ACTION ITEM
Reproduce the material below verbatim, leaving the pictures out.

··········

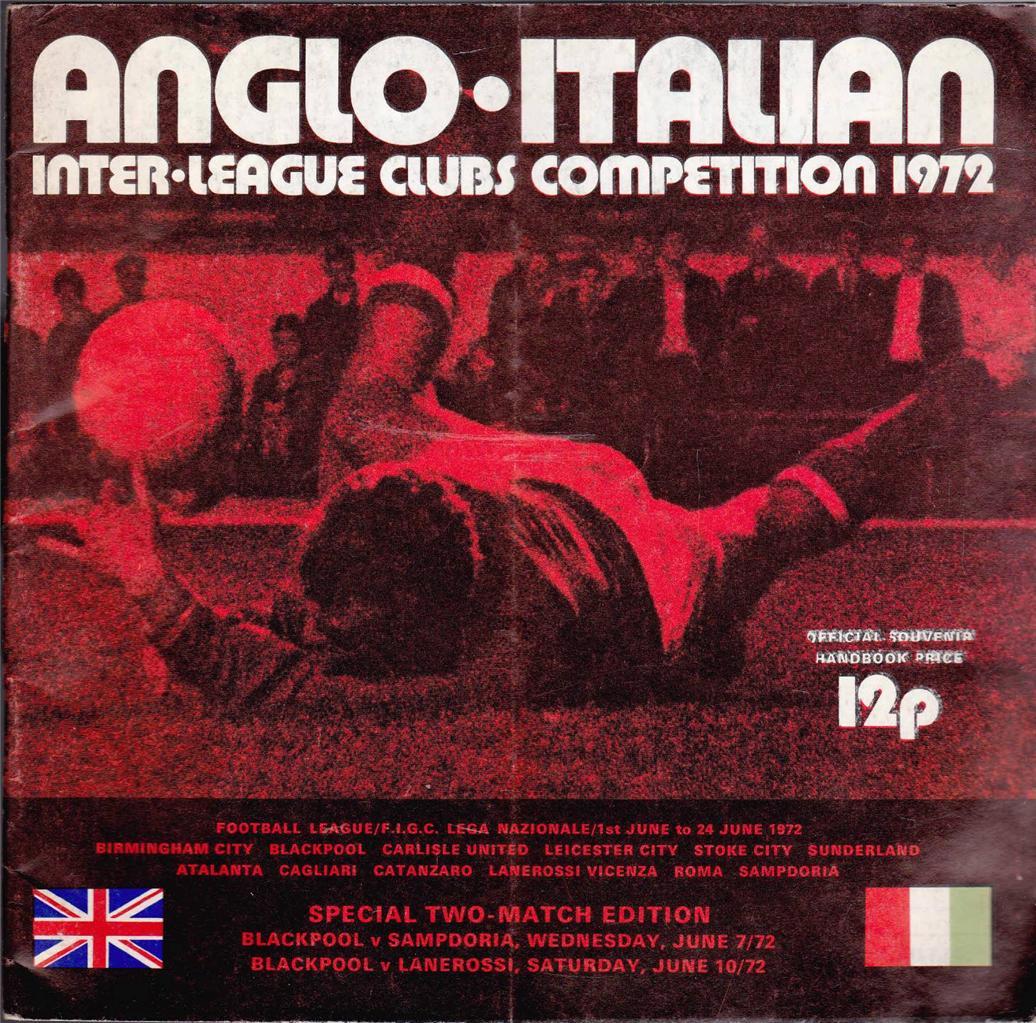 Anglo Italian Inter-League Clubs Competition 1972 Programme Blackpool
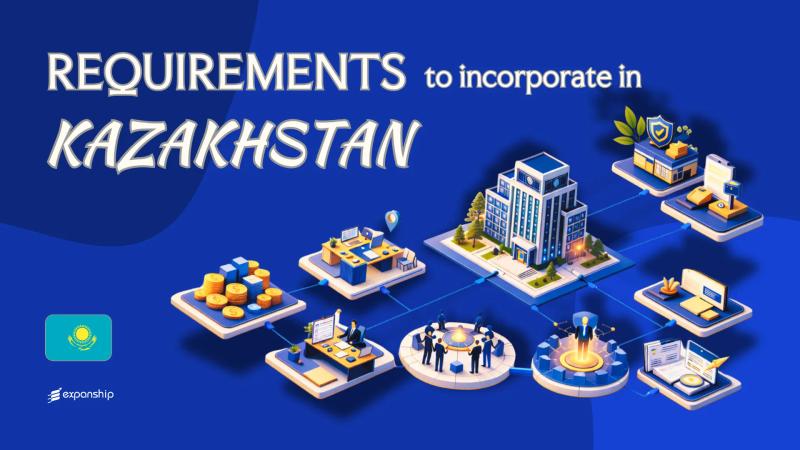 Incorporation Requirements in Kazakhstan | Complete Guide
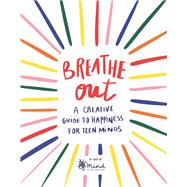 Breathe Out A Creative Guide to Happiness for Teen Minds by Mind; Wallaert, Cleste; Rose, Fiona, 9781789292626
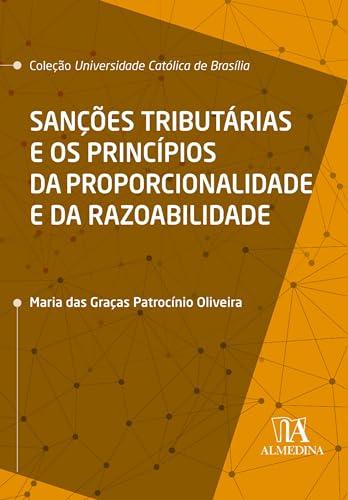 Sanções tributárias e os princípios da proporcionalidade e da razoabilidade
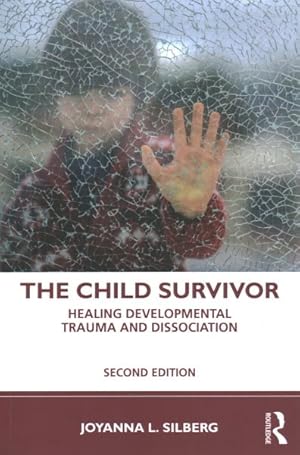 Seller image for Child Survivor : Healing Developmental Trauma and Dissociation for sale by GreatBookPrices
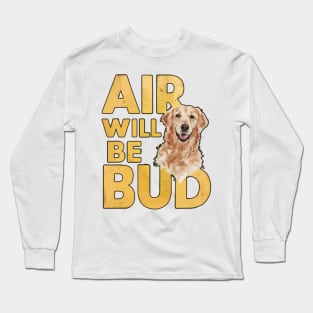 Air Will Be Bud Long Sleeve T-Shirt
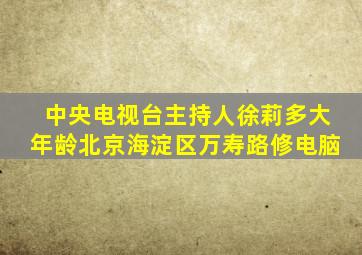 中央电视台主持人徐莉多大年龄北京海淀区万寿路修电脑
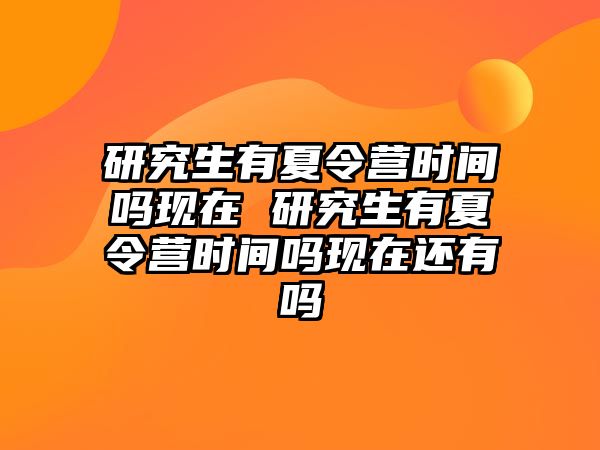 研究生有夏令营时间吗现在 研究生有夏令营时间吗现在还有吗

··········

OUTPUT FOR THIS EXERCISE
 Anglo Italian Inter-League Clubs Competition 1972 Programme Blackpool
 Incorporation Requirements in Kazakhstan | Complete Guide
 Breathe Out A Creative Guide to Happiness for Teen Minds by Mind; Wallaert, Cleste; Rose, Fiona, 9781789292626
 Sanções tributárias e os princípios da proporcionalidade e da razoabilidade
 Seller image for Child Survivor : Healing Developmental Trauma and Dissociation for sale by GreatBookPrices
 Air Will Be Bud Long Sleeve T-Shirt
 中央电视台主持人徐莉多大年龄北京海淀区万寿路修电脑
 研究生有夏令营时间吗现在 研究生有夏令营时间吗现在还有吗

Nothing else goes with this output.